If I had to choose one herb to have magically appear in my fridge, everyday replenishing itself, it would be green onions. I love them so much that Mike came up with an acronym for them for me when I’m making handwritten notes in my notebook: FCGO. Before that, I was laboriously writing out, finely chopped green onions. He wanted to both make fun of me and streamline things so my hand wouldn’t get cramped, so he started throwing around “FCGO.” It’s supposed to be like my version of EVOO, heehee.
I love how raw green onions pack an onion-y bite, but fresher. And I absolutely love how when they’re cooked they release an even MORE delicious mellow, mild, almost sweet onion taste. If you haven’t had green onion oil, you’re missing out because it is one of my all time favorite things, either on egg noodles or with rice.
A close second to FCGO and green onion oil are green onion pancakes. I love them! They’re perfect on their own, hot and crispy out of the pan, but if you’re feeling decadent, rolling them around beef with hoisin or dipping them into kimchi stew is a pro move.
I have a regular green onion pancake that I make: it’s a straight forward hot water and flour base, rolled out thin, brushed with oil and dotted with FCGO before rolled up jelly roll style and flattened. It’s fast and easy and it definitely hits the spot. But, the other day I felt like taking a bit of time to craft a truly excellent green onion pancake.
So, I turned to a recipe I saw that promised the ultimate green onion pancake, I had to try it out. It’s a bit more involved, because I had to break out my stand-mixer, but it was worth the effort. The dough was soft and supple, flaking up beautifully when cooked. I think the extra step of blending up a green onion oil with a bit of baking soda was also genius – the baking soda helped the layers fluff up even more.
Mike and I devoured these, dipped in a simple mix of sweet soy sauce and Chinese black vinegar. We took them out to our little deck (which is covered in fake grass) and had ourselves a little green onion pancake picnic. It was green onion heaven.
Multilayered Chinese Green Onion Pancake Recipe
makes 4 pancakes
- 1 cup (130 grams) of all-purpose flour
- 1 cup (140 grams) of bread flour
- 1/2 tsp of salt
- 1/2 cup (120 grams) of warm/hot water (150ºF/65ºC)
- 1/4 cup (60 grams) of cold/room-temperature water
- 2 tablespoons (25 grams) of vegetable oil
Green Onion Oil
- 1/2 cup finely sliced green onions
- 1/4 cup oil
- 1/2 teaspoon salt
- 1/2 teaspoon white pepper
- 1/8 teaspoon baking soda
- 1/2 cup finely sliced green onions
slightly adapted from Lady and Pups
In a stand-mixer, with a dough hook, mix together the flours and salt. With the machine running on low, slowly add the hot (almost boiling) water in a thin stream. Mix for one minute and then stream in the cold water and knead for one minute. Slowly stream in the oil and knead, for 5-10 minutes, or until the dough is shiny and elastic. The dough should pull away cleanly from the sides and when the dough hook is lifted, it will droop down slowly. Cover the bowl with plastic wrap and let rest for an hour.

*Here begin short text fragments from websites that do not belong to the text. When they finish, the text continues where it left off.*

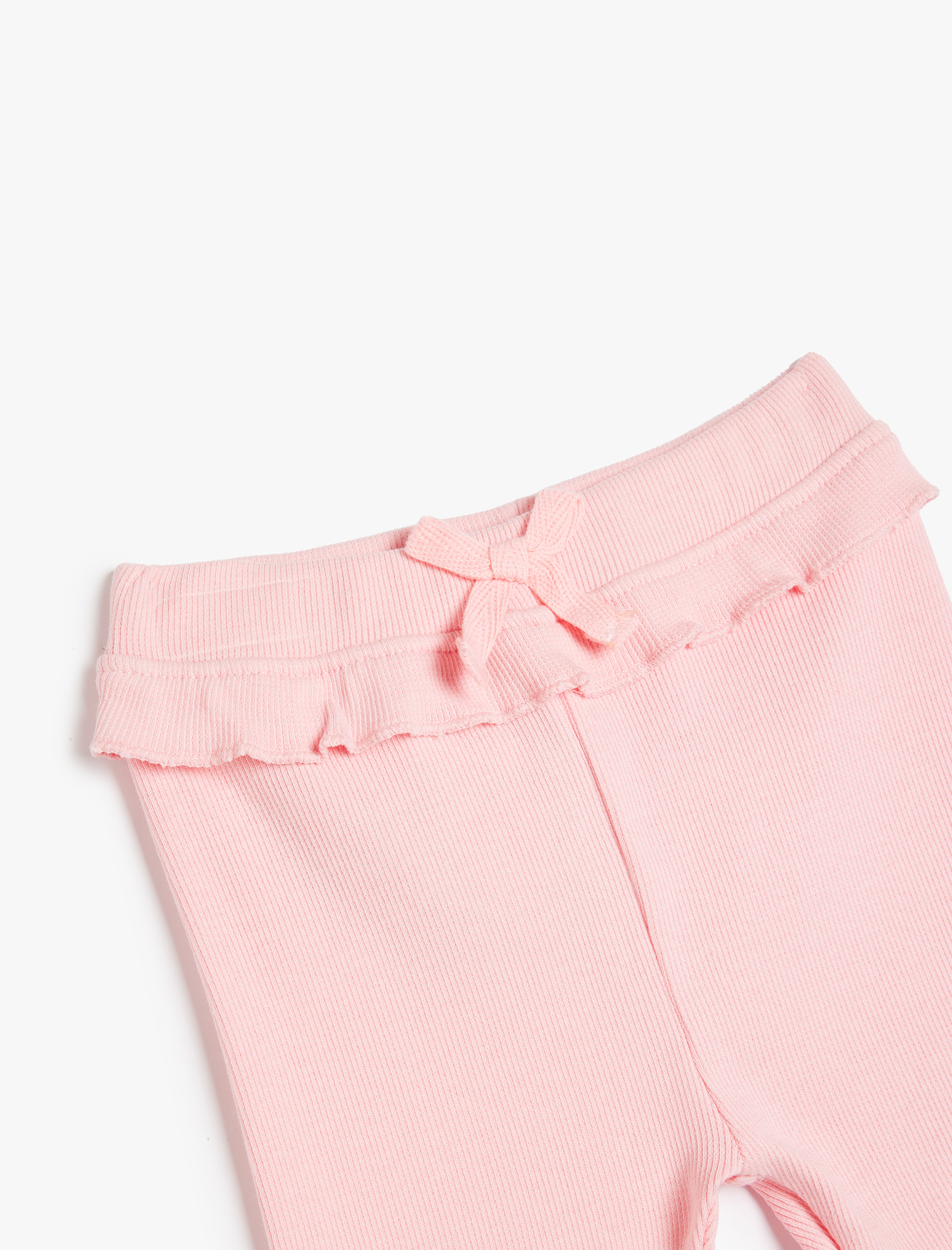  Kız Bebek Fiyonk Detaylı Pamuklu Fırfır Detaylı Beli Lastikli Tayt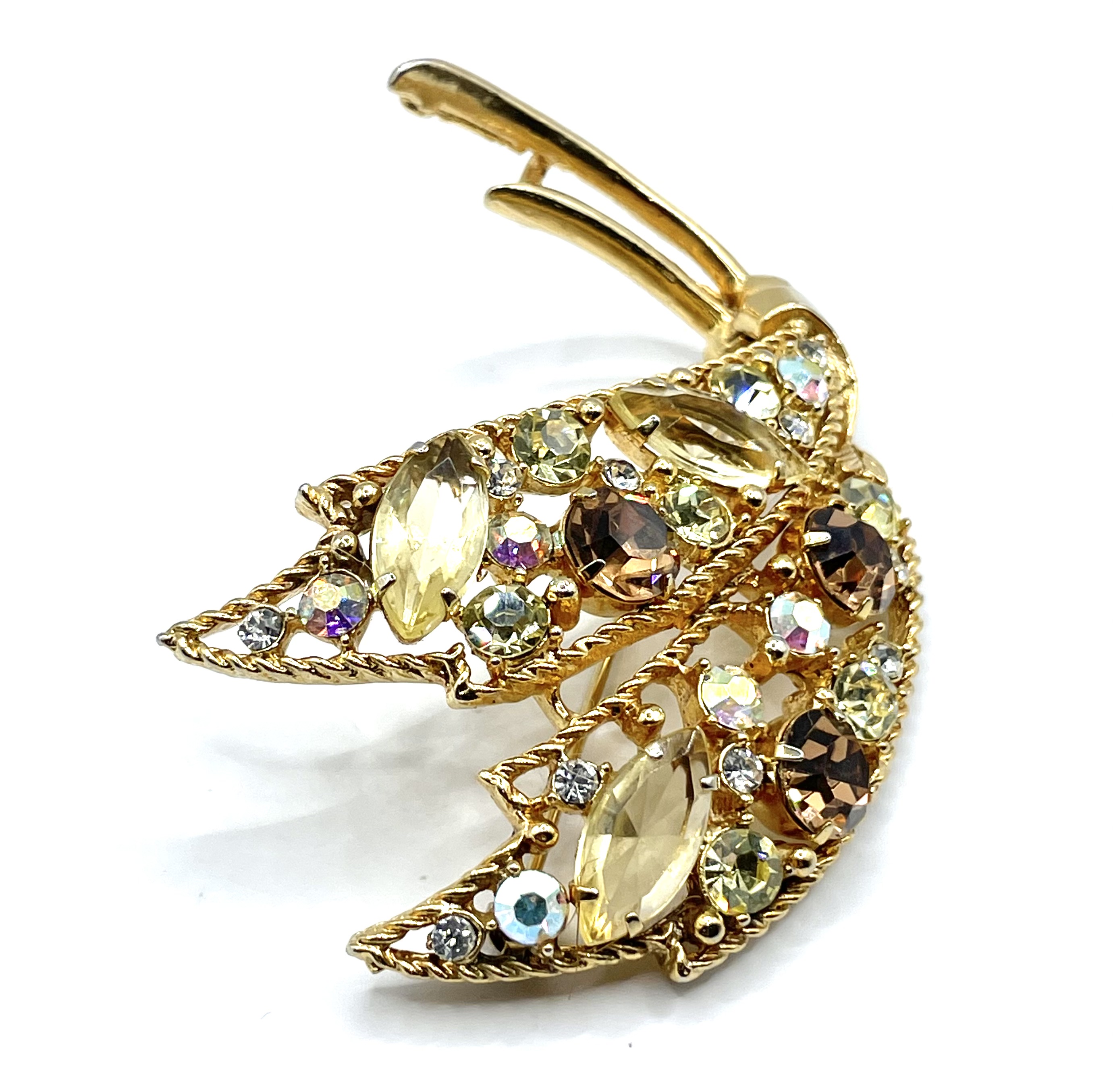 Emmons rhinestone brooch and earring set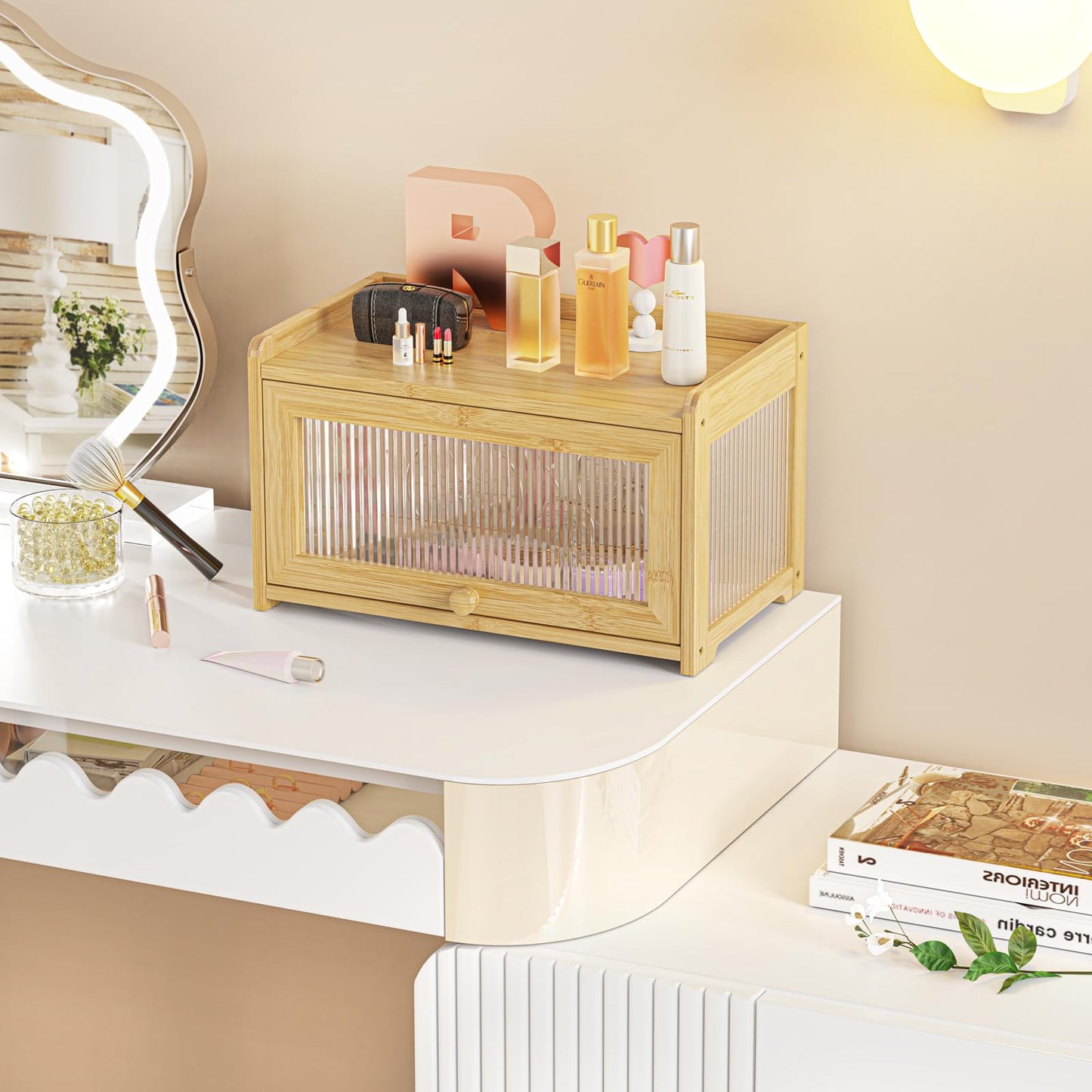 BAMBANG Extra Large Bamboo Bread Box for Kitchen Counter, Bread Storage Container Farmhouse Bread Box with 3 Sides Wavy & Back Clear Window, Breadbox Bread Bin Holder for Homemade Bread, Natural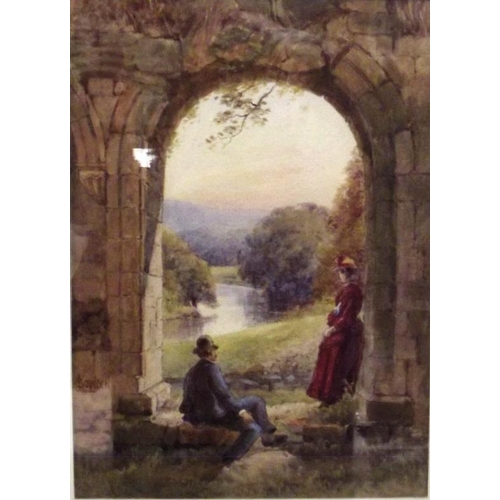 105 - J. Sowden, 19th Century watercolour - figures by an arch with river beyond, 10.25 in. x 7.5 in.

While the dough is resting, make the green onion oil. Blend the green onions, oil, salt, and white pepper until smooth. Move to a bowl and stir in the baking soda. Cover and refrigerate until needed.
Divide the dough into 4 equal portions on a floured surface. Working with one portion at a time (leave the other portions covered), roll out the dough until about 1/8″ thick. Thinly brush on some of the green onion oil and sprinkle with about 2 tablespoons of sliced green onions. Fold the dough in thirds, like a letter, rotate, and then fold into thirds again. Cover and let rest while you repeat with the remaining balls of dough.
Once all of the balls of dough have filling, it’s time to roll them out. Lightly pierce each ball of dough with fork – this will help you roll out the pancakes. If you don’t poke holes in the dough, the air pockets will try to force themselves out explosively, so don’t skip out on this step. Carefully roll out the dough into a large circle, being sure not to crush too much – if you over roll, you’ll flatten out all of the flaky layers. I managed to roll out my pancakes to about 7-8 inches. Ideally the pancakes are rolled out to slightly thicker than 1/16″.
Heat up a skillet over medium high heat. Add a tablespoon or so of oil and when shimmery and hot, carefully lift up the pancake and transfer it over to the skillet. Cook on medium-high until golden brown and puffy, flipping once. Remove from the pan, slice and enjoy!